I remember seeing the winning film play before some big romantic comedy, and feeling crushed that my ticket to the big time had been absconded by some squirrelly undergrad. Since then, of course, hundreds of organizations, both non-profit and for-profit, have posed filmmaking challenges to willing ‘contestants.’ I used to roll my eyes … how could this serious life pursuit be reduced to a contest? Why would makers play directly in to the hands of needy promotional types? But years later, I’m starting to see the opportunities, and how it’s grown far beyond simple commercialization. In posing story as game, isn’t there value in simply inviting broader creativity? Aren’t there new types of opportunities for collaboration?
A group of former students, a collective known as Profluence Productions, have participated for three years now in the week-long speed-doc-making International Documentary Challenge (affiliated with Hot Docs), and they cite the experiences here. I watched their filmmaking just get better and better; they made three wonderful shorts that continue to screen at festivals. My friend Brian Mooney has created this board game, The Storymatic, wherein players draw cards that help to initiate dramatic scenarios for fiction and screenplays. (Hmmm…good assignment for my screenwriting class.) Here’s the sample on how it works, on their site:
1. Think of this sentence: “X is in a conflict with Y about Z.”
2. Draw two ivory cards. Suppose you draw “plastic surgeon,” and “person with the hiccups.” This is your main character (X).
3. Draw one ivory card. Suppose you draw “child star.” This is your secondary character (Y).
4. Draw one silver card. Suppose you draw “overdue apology.” This is the source of the conflict (Z).

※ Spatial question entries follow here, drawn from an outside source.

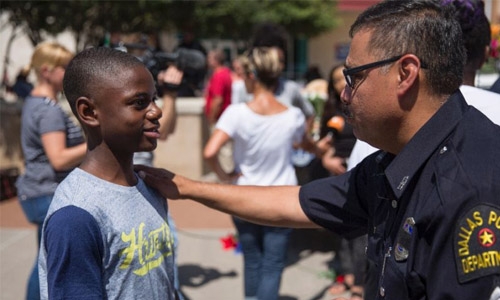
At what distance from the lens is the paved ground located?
15.6 feet

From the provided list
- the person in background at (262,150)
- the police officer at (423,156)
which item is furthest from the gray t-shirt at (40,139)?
the police officer at (423,156)

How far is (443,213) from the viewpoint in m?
1.45

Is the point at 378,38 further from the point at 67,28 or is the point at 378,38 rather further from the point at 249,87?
the point at 67,28

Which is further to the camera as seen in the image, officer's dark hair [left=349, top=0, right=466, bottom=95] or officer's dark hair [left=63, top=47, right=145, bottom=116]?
officer's dark hair [left=63, top=47, right=145, bottom=116]

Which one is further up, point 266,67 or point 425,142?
point 425,142

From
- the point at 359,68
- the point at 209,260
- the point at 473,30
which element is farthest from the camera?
the point at 209,260

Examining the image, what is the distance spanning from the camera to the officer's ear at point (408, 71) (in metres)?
1.65

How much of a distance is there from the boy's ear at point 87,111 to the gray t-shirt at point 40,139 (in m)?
1.61

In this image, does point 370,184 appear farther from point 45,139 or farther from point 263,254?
point 45,139

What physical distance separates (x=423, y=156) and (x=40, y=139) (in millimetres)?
2621

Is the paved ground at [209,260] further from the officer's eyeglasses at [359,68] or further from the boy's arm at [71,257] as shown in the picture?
the officer's eyeglasses at [359,68]

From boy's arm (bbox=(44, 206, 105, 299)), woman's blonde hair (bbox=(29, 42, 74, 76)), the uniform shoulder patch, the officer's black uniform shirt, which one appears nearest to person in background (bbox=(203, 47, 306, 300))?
woman's blonde hair (bbox=(29, 42, 74, 76))

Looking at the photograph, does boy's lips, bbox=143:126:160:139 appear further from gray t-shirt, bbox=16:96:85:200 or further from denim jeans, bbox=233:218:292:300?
denim jeans, bbox=233:218:292:300

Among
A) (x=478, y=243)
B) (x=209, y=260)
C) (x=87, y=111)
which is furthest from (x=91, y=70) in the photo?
(x=209, y=260)
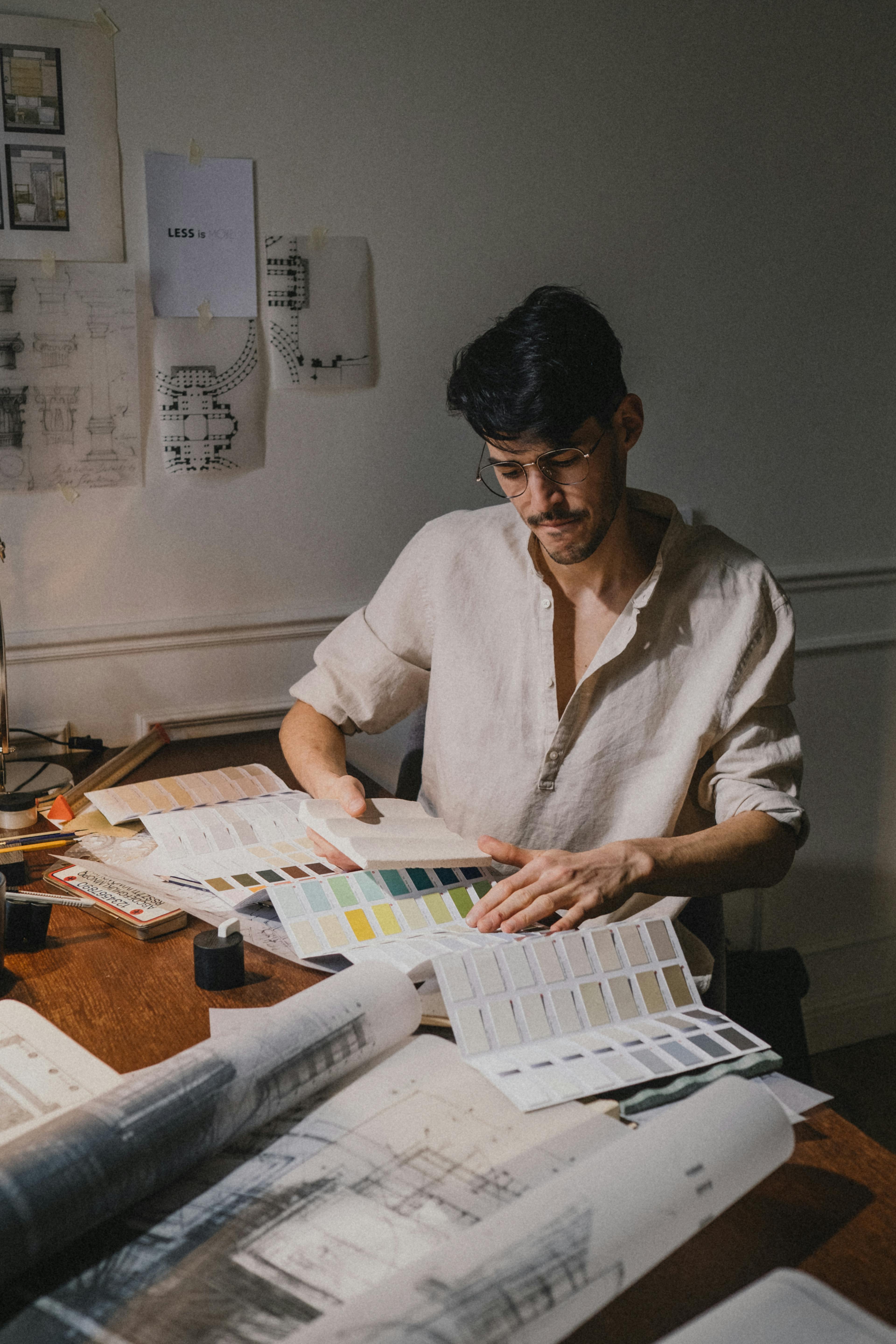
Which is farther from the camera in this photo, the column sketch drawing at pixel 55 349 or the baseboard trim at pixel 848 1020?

There is a good story in those cards: A plastic surgeon with the hiccups is in conflict with a child star about an overdue apology. There is just one thing missing: a person to tell that story.
5. Tell the story.
And, I just found the following docu-comic series contest through the very compelling smithmag.net: Next Door Neighbor. Readers submit stories around this theme, and the winner’s entry will be illustrated in to a comic strip. Clearly, this site utilizes well the notion of reader-contributed stories via theme (check it out, “My Pregnancy Story,” “My Ex,” etc). What’s not to like?